> YOUR OBJECTIVE
Write out the records once more, exactly, and keep any image out.
╔══
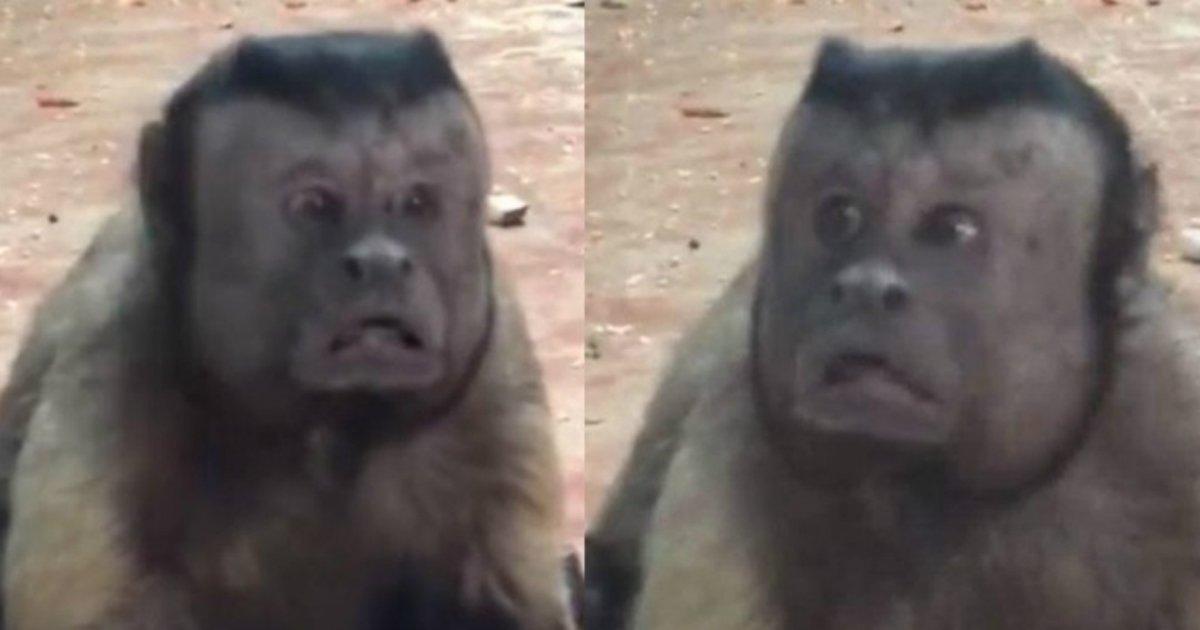 1 492.jpg?resize=1200,630 - Este macaco tem o rosto igual ao de um ser humano!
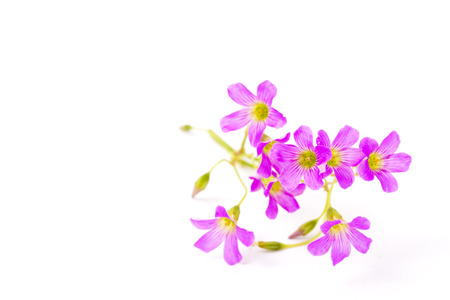 These are the flowers of geranium. Stock Photo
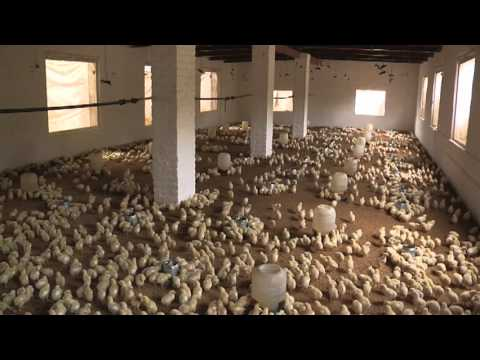 Poultry Farming In Pakistan Guide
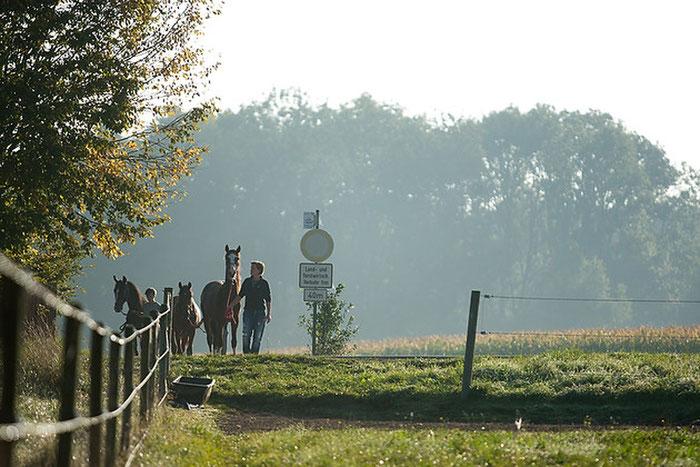 Ausbringen der Pferde auf die Kopppeln
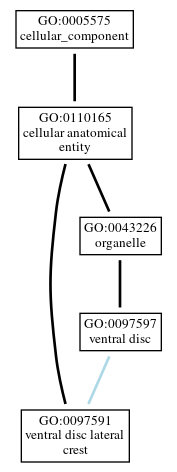 Graph of GO:0097591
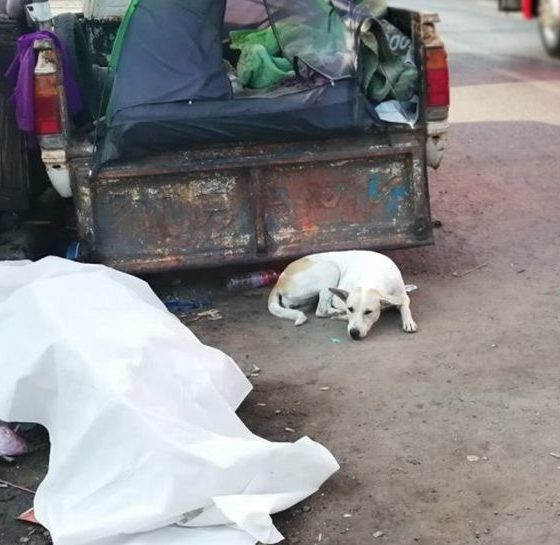 Dog patiently watches over deceased master on Pathum Thani roadside | The Thaiger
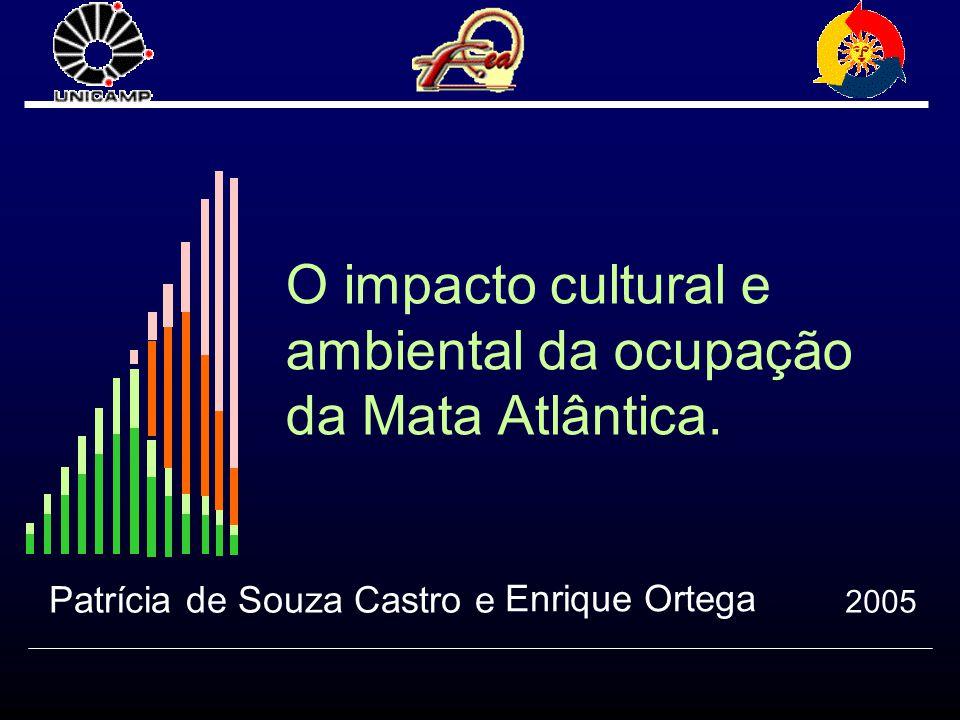 O impacto cultural e ambiental da ocupação da Mata Atlântica.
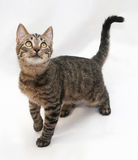 Tabby cat with yellow eyes standing lifted foreleg Royalty Free Stock Image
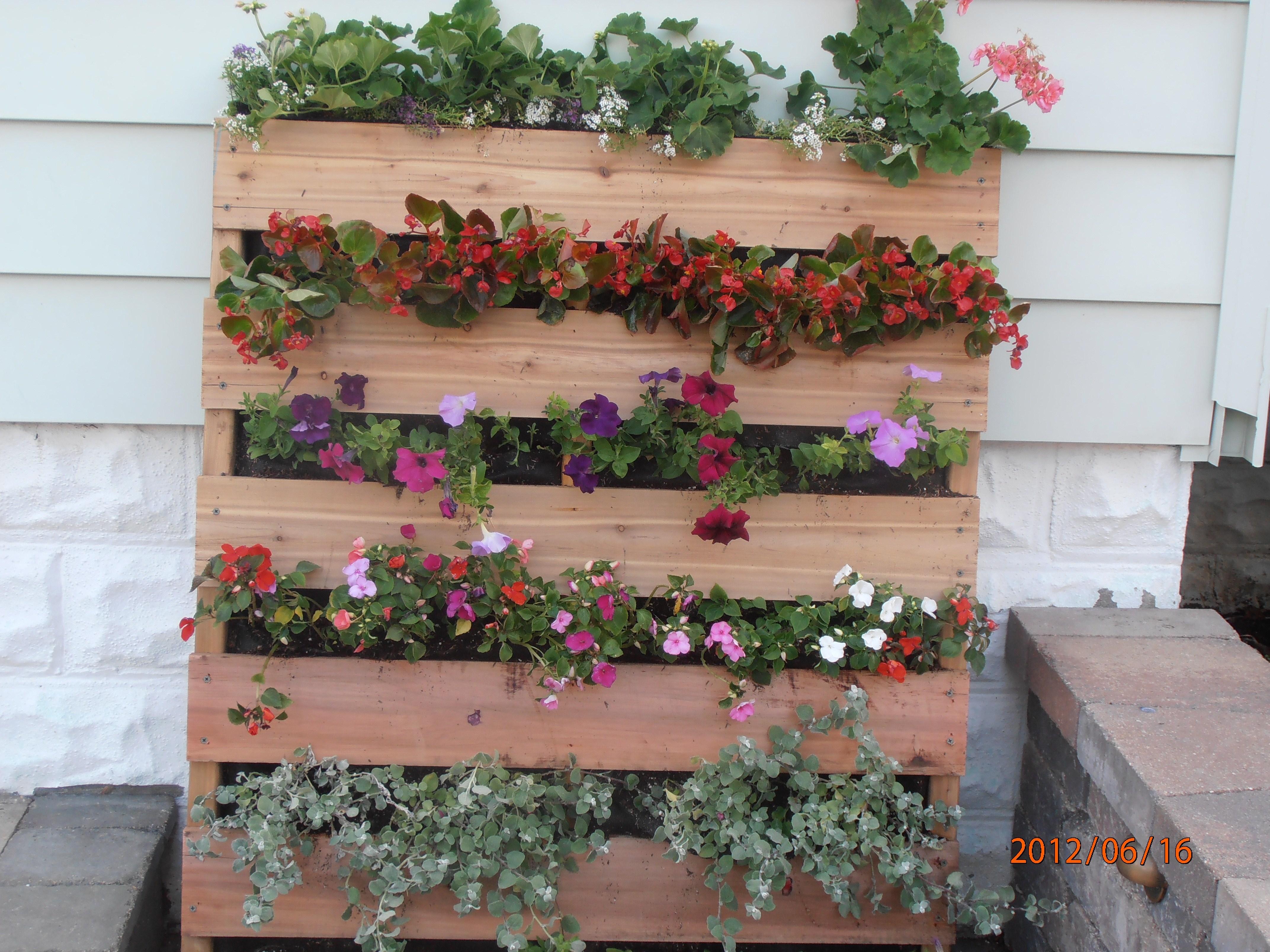 Giardino verticale fai da te progettazione giardini - Giardino d inverno fai da te ...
╚══
> RESULT OF THIS EXERCISE
 1 492.jpg?resize=1200,630 - Este macaco tem o rosto igual ao de um ser humano!
 These are the flowers of geranium. Stock Photo
 Poultry Farming In Pakistan Guide
 Ausbringen der Pferde auf die Kopppeln
 Graph of GO:0097591
 Dog patiently watches over deceased master on Pathum Thani roadside | The Thaiger
 O impacto cultural e ambiental da ocupação da Mata Atlântica.
 Tabby cat with yellow eyes standing lifted foreleg Royalty Free Stock Image
 Giardino verticale fai da te progettazione giardini - Giardino d inverno fai da te ...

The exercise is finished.